───── PASSAGE GIVEN ─────
This is of course no guarantee that there isn’t still more ugly things to discover or that we won’t mess up royally in the future, but who will throw the first stone when it comes to that? We will continue to work hard on minimizing risks, detecting problems early by ourselves and work closely together with everyone who reports suspected problems to us.

Number of problems as a measurement

The fact that we have 62 CVEs to date (and more will follow surely) is rather a proof that we work hard on fixing bugs, that we have an open process that deals with the problems in the most transparent way we can think of and that people are on their toes looking for these problems. You should not rate a project in any way purely based on the number of CVEs – you really need to investigate what lies behind the numbers if you want to understand and judge the situation.

Future

Let me clarify this too: I can very well imagine a future where we transition to another language or attempt various others things to enhance the project further – security wise and more. I’m not really ruling anything out as I usually only have very vague ideas of what the future might look like. I just don’t expect it to be happening within the next few years.

These “you should switch language” remarks are strangely enough from the backseat drivers of the Internet. Those who can tell us with confidence how to run our project but who don’t actually show us any code.

Languages

What perhaps made me most sad in the aftermath of said previous post, is everyone who failed to hold more than one thought at a time in their heads. In my post I wrote 800 words on some of the reasoning behind us sticking to the language C in the curl project. I specifically did not say that I dislike certain other languages or that any of those alternative languages are bad or should be avoided. Please friends, I wrote about why curl uses C. There are many fine languages out there and you should all use them as much as you possibly can, and I will too – but not in the curl project (at the moment). So no, I don’t hate language XXXX. I didn’t say so, and I didn’t imply it either. Don’t put that label on me, thanks.

curl is C

For some reason, this post got picked up again and is debated today in 2021, almost 4 years since I wrote it. Some things have changed in the mean time and I might’ve phrased a few things differently if I had written this today. But still, what’s here below is what I wrote back then. Enjoy!

Every once in a while someone suggests to me that curl and libcurl would do better if rewritten in a “safe language”. Rust is one such alternative language commonly suggested. This happens especially often when we publish new security vulnerabilities. (Update: I think Rust is a fine language! This post and my stance here has nothing to do with what I think about Rust or other languages, safe or not.)
───── DATA LISTING ─────
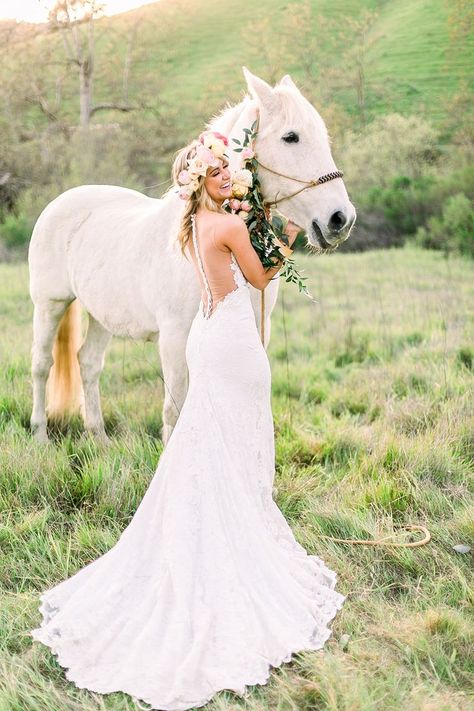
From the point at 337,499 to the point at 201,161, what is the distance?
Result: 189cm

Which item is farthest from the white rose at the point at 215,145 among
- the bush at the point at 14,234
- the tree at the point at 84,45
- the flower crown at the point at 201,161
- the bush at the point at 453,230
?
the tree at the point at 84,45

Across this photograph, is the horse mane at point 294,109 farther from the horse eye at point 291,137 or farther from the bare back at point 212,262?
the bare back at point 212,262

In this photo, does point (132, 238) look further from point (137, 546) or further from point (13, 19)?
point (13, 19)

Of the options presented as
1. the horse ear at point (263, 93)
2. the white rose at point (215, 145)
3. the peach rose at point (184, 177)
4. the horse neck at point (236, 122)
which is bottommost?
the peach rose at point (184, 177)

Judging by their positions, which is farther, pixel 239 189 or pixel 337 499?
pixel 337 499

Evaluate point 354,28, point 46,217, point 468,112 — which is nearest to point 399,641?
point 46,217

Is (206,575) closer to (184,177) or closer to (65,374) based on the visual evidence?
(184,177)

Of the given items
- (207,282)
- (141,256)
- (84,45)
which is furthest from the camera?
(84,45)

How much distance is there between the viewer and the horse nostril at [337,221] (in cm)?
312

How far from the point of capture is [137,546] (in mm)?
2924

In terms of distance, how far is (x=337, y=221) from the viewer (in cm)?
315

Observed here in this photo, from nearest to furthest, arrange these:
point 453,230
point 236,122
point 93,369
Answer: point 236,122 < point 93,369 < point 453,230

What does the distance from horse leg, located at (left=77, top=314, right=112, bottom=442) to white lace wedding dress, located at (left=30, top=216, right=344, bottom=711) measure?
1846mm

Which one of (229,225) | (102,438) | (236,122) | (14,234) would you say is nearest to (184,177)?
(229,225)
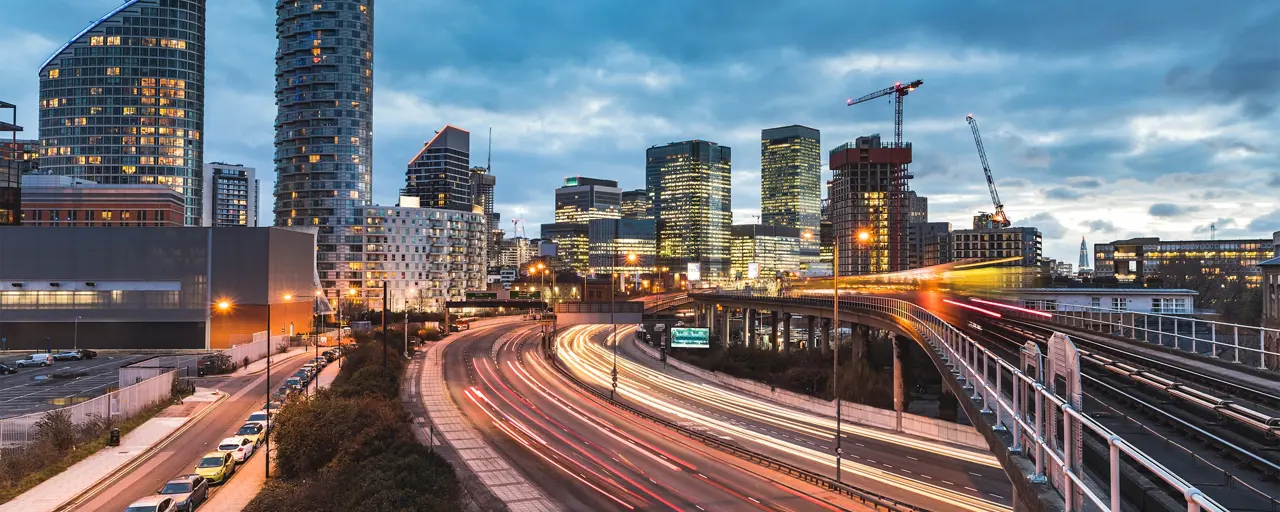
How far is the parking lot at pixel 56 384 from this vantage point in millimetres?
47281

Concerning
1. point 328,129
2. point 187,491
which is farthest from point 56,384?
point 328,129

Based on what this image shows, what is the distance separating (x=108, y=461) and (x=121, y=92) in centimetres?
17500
─────
Print the passage on curl and the C language word for word, from "Let me clarify" up to and including "next few years.". The items are not relevant here and may be set aside.

Let me clarify this too: I can very well imagine a future where we transition to another language or attempt various others things to enhance the project further – security wise and more. I’m not really ruling anything out as I usually only have very vague ideas of what the future might look like. I just don’t expect it to be happening within the next few years.